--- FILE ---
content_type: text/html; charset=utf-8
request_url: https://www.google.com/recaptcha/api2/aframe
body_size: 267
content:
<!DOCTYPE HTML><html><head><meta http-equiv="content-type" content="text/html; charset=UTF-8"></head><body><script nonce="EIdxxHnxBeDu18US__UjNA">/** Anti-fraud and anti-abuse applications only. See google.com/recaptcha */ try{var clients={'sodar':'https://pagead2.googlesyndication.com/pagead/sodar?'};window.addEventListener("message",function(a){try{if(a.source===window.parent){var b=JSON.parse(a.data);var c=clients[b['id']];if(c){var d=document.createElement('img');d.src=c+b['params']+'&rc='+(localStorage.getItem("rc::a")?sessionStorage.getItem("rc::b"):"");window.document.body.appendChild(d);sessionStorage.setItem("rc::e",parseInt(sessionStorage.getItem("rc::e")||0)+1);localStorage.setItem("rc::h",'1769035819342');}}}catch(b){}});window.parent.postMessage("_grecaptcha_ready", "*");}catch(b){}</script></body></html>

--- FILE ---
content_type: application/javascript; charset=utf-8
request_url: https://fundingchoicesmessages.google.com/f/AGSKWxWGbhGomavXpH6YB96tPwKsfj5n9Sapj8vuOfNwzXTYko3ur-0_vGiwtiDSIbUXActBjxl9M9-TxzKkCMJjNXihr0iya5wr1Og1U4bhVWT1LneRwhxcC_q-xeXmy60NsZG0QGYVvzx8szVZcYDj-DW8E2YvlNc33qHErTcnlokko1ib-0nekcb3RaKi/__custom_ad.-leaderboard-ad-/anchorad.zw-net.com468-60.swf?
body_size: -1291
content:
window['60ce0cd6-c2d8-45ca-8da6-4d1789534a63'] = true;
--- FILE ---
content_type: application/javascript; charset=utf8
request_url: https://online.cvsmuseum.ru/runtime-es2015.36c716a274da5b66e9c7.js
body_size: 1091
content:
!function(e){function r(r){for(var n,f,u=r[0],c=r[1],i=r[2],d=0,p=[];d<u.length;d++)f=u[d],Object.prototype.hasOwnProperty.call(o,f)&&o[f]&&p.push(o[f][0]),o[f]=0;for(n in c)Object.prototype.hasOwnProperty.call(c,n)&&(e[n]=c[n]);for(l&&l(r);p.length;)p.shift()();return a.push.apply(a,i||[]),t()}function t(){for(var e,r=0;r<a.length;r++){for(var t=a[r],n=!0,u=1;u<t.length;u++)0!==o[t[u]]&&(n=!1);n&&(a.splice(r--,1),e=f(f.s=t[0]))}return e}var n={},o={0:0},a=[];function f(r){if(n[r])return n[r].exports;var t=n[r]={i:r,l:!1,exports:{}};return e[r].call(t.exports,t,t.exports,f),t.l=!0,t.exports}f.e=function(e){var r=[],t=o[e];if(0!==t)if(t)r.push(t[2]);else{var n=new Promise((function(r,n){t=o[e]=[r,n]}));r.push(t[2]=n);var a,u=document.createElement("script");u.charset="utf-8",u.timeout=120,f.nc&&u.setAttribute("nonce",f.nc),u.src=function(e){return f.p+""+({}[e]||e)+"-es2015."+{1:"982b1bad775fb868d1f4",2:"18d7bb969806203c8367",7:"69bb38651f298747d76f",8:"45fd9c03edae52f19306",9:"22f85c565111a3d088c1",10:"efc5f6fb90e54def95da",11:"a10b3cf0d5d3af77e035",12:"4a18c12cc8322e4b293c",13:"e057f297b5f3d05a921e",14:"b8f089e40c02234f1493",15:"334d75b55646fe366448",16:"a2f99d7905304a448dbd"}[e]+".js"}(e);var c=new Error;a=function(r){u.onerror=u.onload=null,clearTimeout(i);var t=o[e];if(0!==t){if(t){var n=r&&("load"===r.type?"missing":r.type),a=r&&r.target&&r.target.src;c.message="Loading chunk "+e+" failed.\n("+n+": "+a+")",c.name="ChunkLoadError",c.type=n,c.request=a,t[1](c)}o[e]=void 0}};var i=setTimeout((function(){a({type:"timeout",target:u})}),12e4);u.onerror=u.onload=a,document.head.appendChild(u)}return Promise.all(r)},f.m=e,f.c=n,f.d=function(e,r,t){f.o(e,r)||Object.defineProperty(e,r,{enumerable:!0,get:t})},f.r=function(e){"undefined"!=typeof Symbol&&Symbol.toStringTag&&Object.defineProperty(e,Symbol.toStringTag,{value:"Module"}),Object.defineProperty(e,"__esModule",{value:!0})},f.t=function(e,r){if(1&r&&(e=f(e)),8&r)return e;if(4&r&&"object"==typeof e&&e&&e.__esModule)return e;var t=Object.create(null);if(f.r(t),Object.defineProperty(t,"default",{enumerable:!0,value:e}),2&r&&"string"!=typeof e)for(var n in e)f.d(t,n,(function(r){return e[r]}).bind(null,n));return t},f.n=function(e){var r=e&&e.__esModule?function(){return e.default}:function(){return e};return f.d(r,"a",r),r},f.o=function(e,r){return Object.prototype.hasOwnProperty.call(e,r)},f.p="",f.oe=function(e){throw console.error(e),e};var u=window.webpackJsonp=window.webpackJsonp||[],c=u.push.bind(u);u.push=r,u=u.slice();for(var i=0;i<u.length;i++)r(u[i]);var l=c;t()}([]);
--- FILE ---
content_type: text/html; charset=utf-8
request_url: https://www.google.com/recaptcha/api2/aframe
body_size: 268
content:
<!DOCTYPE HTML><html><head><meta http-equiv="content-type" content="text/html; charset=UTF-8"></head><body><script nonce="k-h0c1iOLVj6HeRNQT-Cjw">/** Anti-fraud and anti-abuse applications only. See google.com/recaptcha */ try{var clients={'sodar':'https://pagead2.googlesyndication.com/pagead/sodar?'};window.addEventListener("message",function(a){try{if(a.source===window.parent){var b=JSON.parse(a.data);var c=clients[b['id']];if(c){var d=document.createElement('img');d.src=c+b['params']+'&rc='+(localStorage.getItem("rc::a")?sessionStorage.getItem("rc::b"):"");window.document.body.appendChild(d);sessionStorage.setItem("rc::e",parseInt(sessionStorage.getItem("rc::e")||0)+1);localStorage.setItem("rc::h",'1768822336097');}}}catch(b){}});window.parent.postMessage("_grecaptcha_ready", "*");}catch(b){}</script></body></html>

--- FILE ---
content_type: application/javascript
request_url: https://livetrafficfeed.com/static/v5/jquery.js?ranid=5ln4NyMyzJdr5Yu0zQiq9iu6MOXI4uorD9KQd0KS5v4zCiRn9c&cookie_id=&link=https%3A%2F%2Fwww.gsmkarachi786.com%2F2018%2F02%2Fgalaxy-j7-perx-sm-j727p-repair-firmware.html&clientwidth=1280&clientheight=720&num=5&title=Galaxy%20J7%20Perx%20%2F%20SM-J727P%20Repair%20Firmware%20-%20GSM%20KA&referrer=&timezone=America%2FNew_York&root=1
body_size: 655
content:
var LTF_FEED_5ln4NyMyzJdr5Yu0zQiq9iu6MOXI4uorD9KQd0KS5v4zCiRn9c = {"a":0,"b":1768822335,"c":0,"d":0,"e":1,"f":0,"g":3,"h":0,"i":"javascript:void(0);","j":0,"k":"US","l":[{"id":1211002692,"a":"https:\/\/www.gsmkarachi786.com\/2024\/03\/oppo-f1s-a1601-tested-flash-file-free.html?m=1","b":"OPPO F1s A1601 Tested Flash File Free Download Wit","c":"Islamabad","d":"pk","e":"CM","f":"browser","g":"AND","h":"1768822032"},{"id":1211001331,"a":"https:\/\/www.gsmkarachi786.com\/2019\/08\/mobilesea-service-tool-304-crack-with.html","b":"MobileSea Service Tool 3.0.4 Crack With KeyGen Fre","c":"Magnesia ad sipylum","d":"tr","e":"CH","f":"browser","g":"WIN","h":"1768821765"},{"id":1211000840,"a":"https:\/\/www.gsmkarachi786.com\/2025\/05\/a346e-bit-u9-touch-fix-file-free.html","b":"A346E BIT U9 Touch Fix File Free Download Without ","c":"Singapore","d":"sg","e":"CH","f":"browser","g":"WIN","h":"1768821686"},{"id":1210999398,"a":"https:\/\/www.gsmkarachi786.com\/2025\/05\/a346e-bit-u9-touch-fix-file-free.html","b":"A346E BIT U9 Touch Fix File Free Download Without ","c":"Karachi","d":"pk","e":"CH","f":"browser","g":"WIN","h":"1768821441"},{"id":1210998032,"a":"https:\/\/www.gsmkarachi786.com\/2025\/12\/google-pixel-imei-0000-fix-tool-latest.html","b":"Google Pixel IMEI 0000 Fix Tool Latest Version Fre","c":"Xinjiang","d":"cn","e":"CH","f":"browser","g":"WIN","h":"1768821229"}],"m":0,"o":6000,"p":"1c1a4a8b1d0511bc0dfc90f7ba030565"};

★ ★ ★ ★ ★ ★ ★

• **Work task**
Reproduce the listing above exactly as far as the line with "content_type: application/javascript; charset=utf8", that line included.

• **Finished exercise**
--- FILE ---
content_type: text/html; charset=utf-8
request_url: https://www.google.com/recaptcha/api2/aframe
body_size: 267
content:
<!DOCTYPE HTML><html><head><meta http-equiv="content-type" content="text/html; charset=UTF-8"></head><body><script nonce="EIdxxHnxBeDu18US__UjNA">/** Anti-fraud and anti-abuse applications only. See google.com/recaptcha */ try{var clients={'sodar':'https://pagead2.googlesyndication.com/pagead/sodar?'};window.addEventListener("message",function(a){try{if(a.source===window.parent){var b=JSON.parse(a.data);var c=clients[b['id']];if(c){var d=document.createElement('img');d.src=c+b['params']+'&rc='+(localStorage.getItem("rc::a")?sessionStorage.getItem("rc::b"):"");window.document.body.appendChild(d);sessionStorage.setItem("rc::e",parseInt(sessionStorage.getItem("rc::e")||0)+1);localStorage.setItem("rc::h",'1769035819342');}}}catch(b){}});window.parent.postMessage("_grecaptcha_ready", "*");}catch(b){}</script></body></html>

--- FILE ---
content_type: application/javascript; charset=utf-8
request_url: https://fundingchoicesmessages.google.com/f/AGSKWxWGbhGomavXpH6YB96tPwKsfj5n9Sapj8vuOfNwzXTYko3ur-0_vGiwtiDSIbUXActBjxl9M9-TxzKkCMJjNXihr0iya5wr1Og1U4bhVWT1LneRwhxcC_q-xeXmy60NsZG0QGYVvzx8szVZcYDj-DW8E2YvlNc33qHErTcnlokko1ib-0nekcb3RaKi/__custom_ad.-leaderboard-ad-/anchorad.zw-net.com468-60.swf?
body_size: -1291
content:
window['60ce0cd6-c2d8-45ca-8da6-4d1789534a63'] = true;
--- FILE ---
content_type: application/javascript; charset=utf8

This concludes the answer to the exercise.